May Festival at S’Horta Majorca
Located on the south eastern side of the island (about 15 mins drive from Cala D’or) S’Horta (pronounced ‘SORTA’) has its village festival the last week in May. One of the highlights is the fair, which happens on the Sunday of the festival around 23rd of May.
This small inland village, which normally people just pass through on the way to Cala D’or or Porto Colom, sees its main road closed and the stall holders and exhibitions moving in. There is a stage set up in the square where night time activities of a musical nature take place. Stalls of every description offer their wares and you can also sample the delights of a Majorcan snack such as churos (long star shaped sticks of doughnut type pastry, served in a bag and sprinkled with sugar) or Empanadas Carne (meat pies), as well as the usual hot dogs and hamburgers. There are also many tempting cakes are on offer. The bars are always open for a coffee, beer or soft drink, but you may find that it’s ‘standing room only’.
There are basket stalls, pottery stalls, toy stalls and even stalls selling tools. It is usual for musicians to wander about the fair playing the traditional Majorcan pipes and drums – the pipes look somewhat similar to bagpipes but sound very different.
For the mechanically minded, an exhibition of motor transport is located in amongst the stalls. This year the Seat 600 club displayed their many fine examples of this vehicle. The Seat 600 looks very like the Fiat 600 – the reason is quite simple, they are in fact one and the same Seat coming into possession of the jigs and machinery when Fiat replaced this model. The other notable vehicle display was the Mobilette moped exhibits. These auto cycles may look very familiar as they graced the roads of Britain in the 50’ and 60’s.
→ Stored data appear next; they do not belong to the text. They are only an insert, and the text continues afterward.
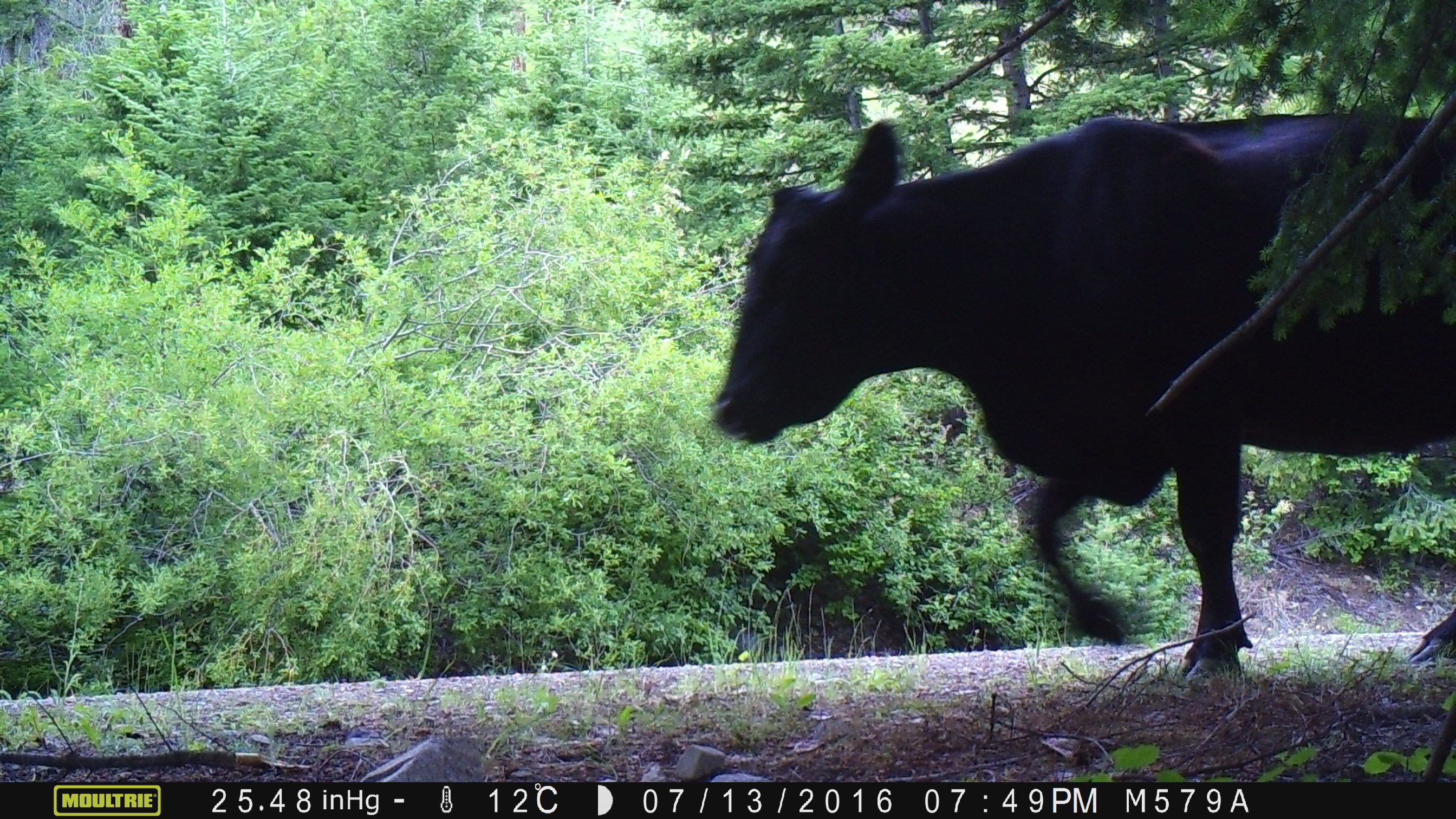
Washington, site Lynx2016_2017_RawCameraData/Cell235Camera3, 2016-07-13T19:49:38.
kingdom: Animalia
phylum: Chordata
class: Mammalia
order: Artiodactyla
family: Bovidae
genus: Bos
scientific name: Bos taurus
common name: domestic cattle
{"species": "domestic cattle (Bos taurus)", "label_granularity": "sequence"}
As with the cars, the majority of these mopeds are still fully roadworthy and will have been driven to the fair. You can see the I.T.V. (the equivalent of our M.O.T.) stickers in the windscreens of the cars as testament to their condition, as well as the amount of ‘elbow grease’ evident on the bodywork.
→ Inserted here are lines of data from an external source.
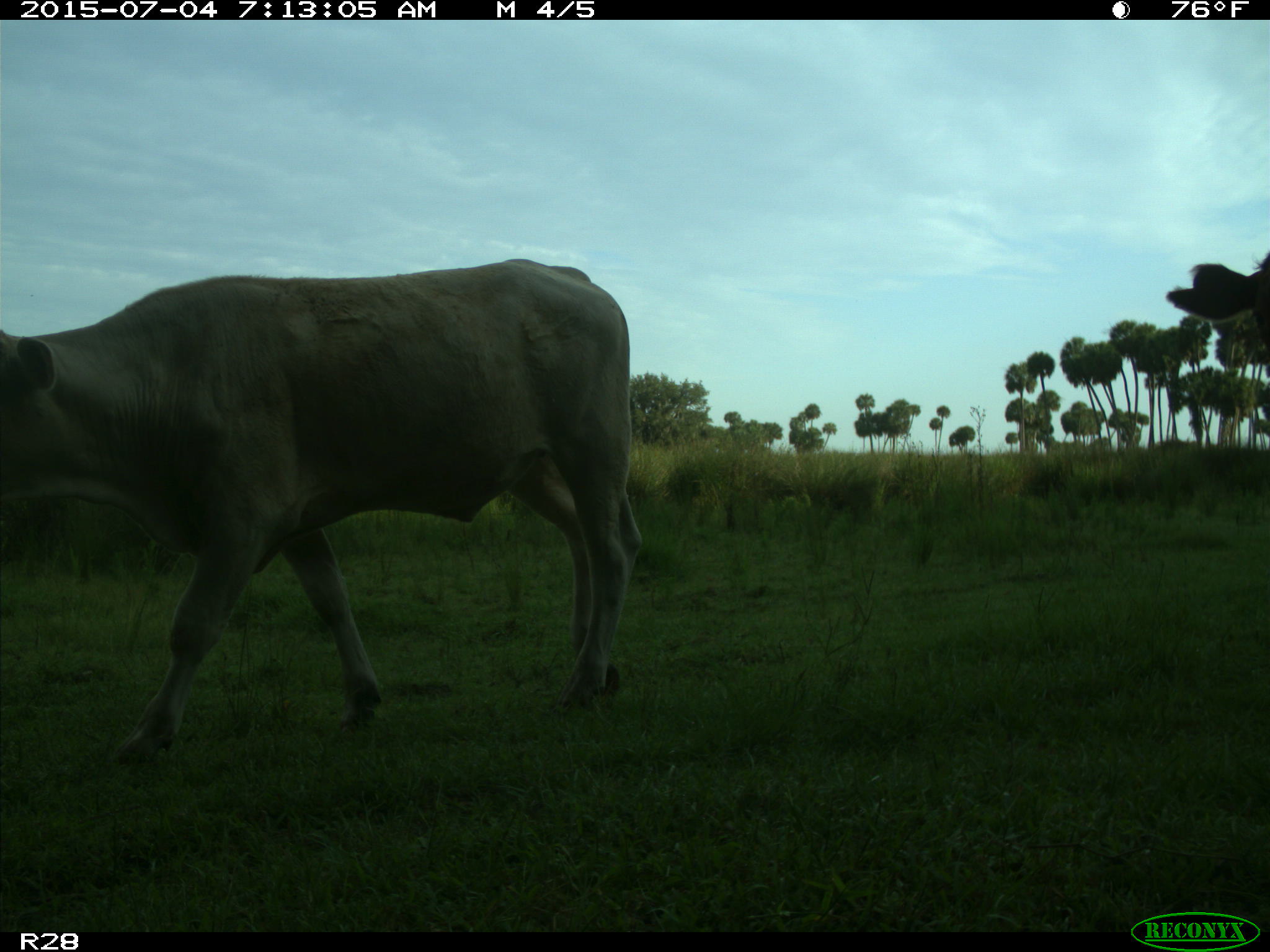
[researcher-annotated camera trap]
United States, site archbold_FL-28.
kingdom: Animalia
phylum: Chordata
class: Mammalia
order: Artiodactyla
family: Bovidae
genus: Bos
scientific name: Bos taurus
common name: domestic cow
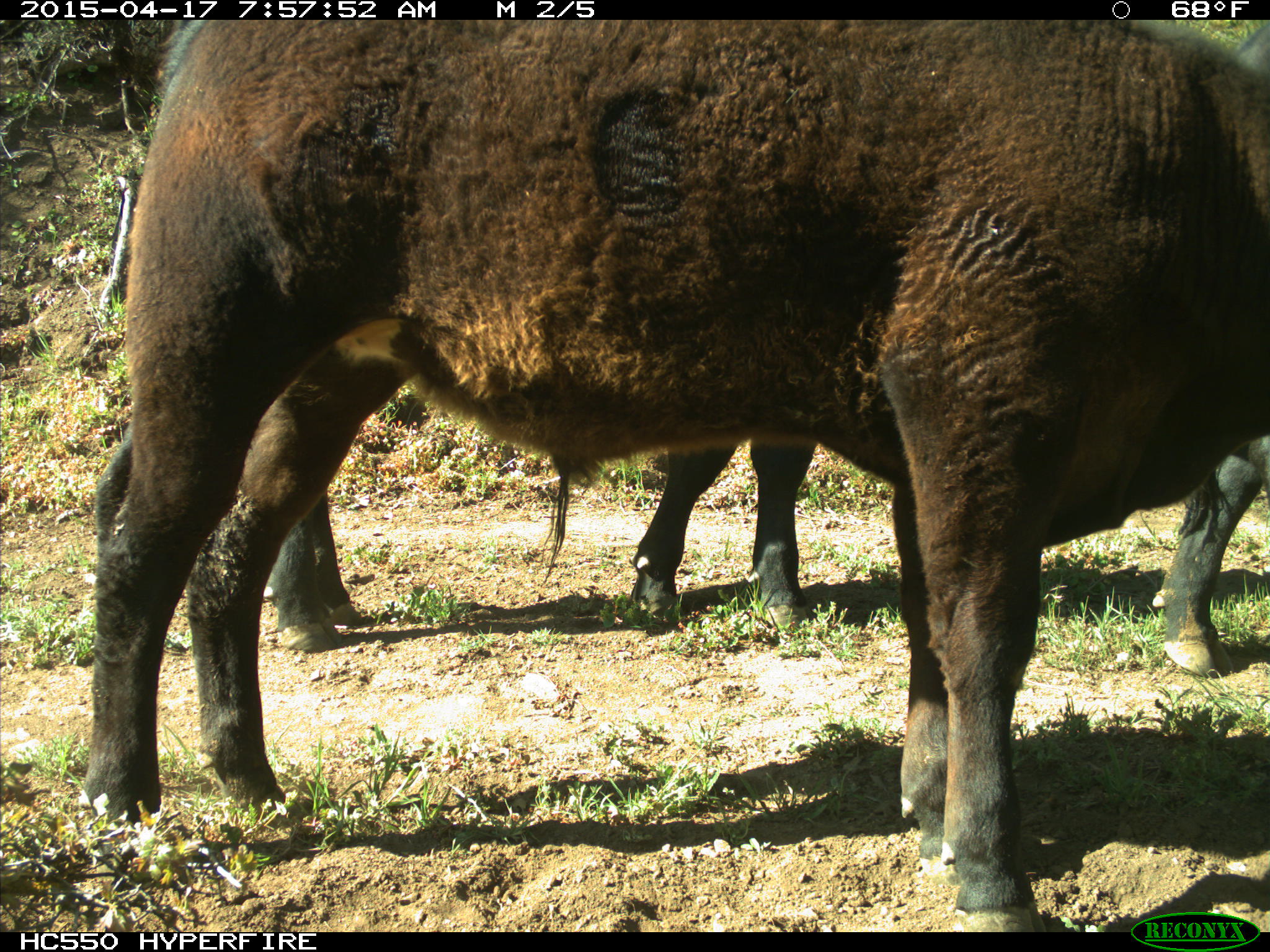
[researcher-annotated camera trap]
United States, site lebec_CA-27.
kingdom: Animalia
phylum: Chordata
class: Mammalia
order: Artiodactyla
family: Bovidae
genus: Bos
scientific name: Bos taurus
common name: domestic cow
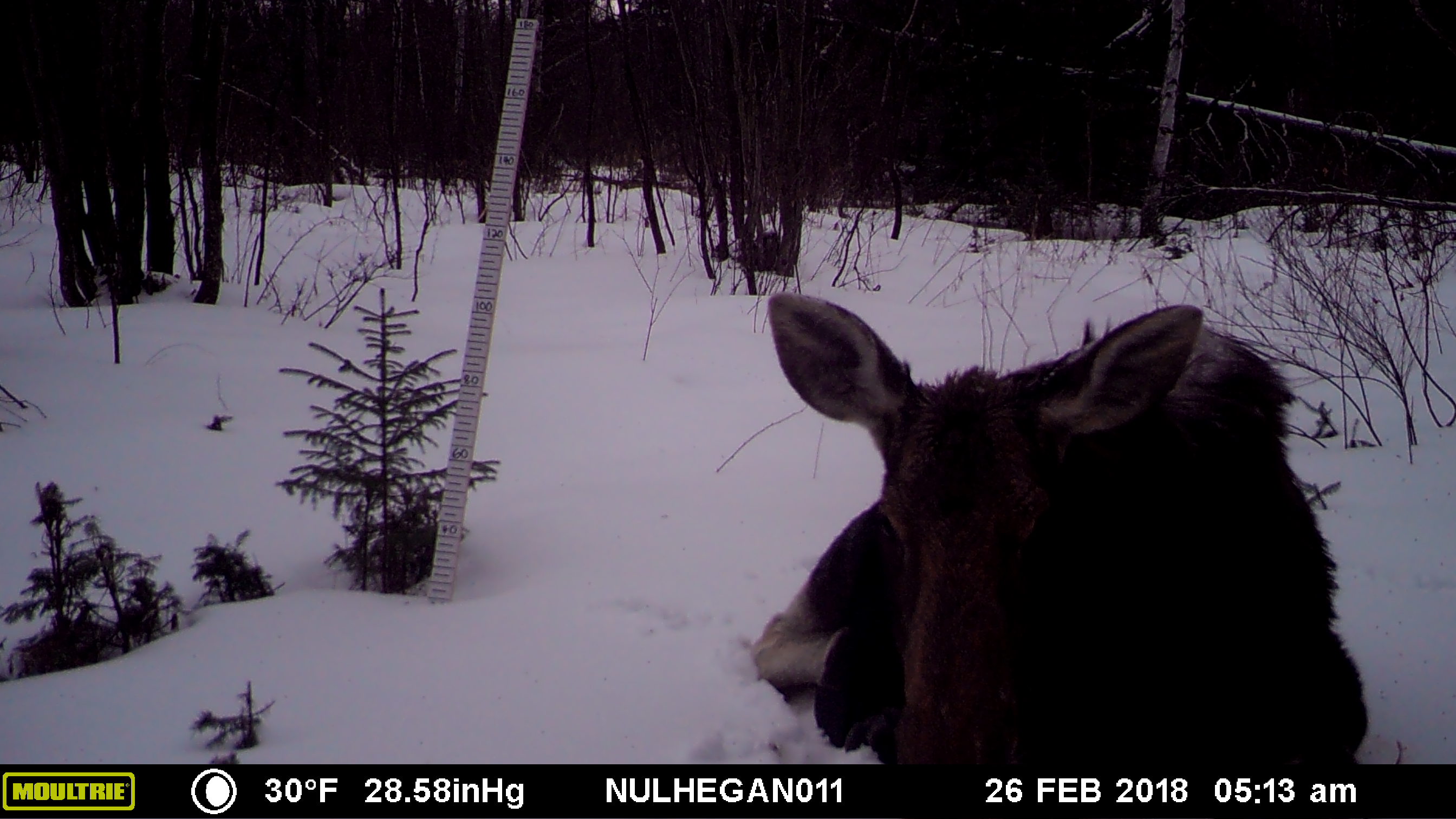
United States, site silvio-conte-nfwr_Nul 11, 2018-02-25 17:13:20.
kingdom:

Take the time also to wander down the side streets where the stalls continue, selling the likes of small versions of Spanish guitars (they really play too!) and antiques, woodcarving or clothes. As with any festival or parade etc., make sure you park well away from the venue and walk in. Don’t hurry and make sure you see everything before deciding on a purchase. Pots stalls prices seem particularly reasonable and you can pick up a great souvenir for a good price and, as long as it does not weigh too much, you should be able to get it back home in your suitcase!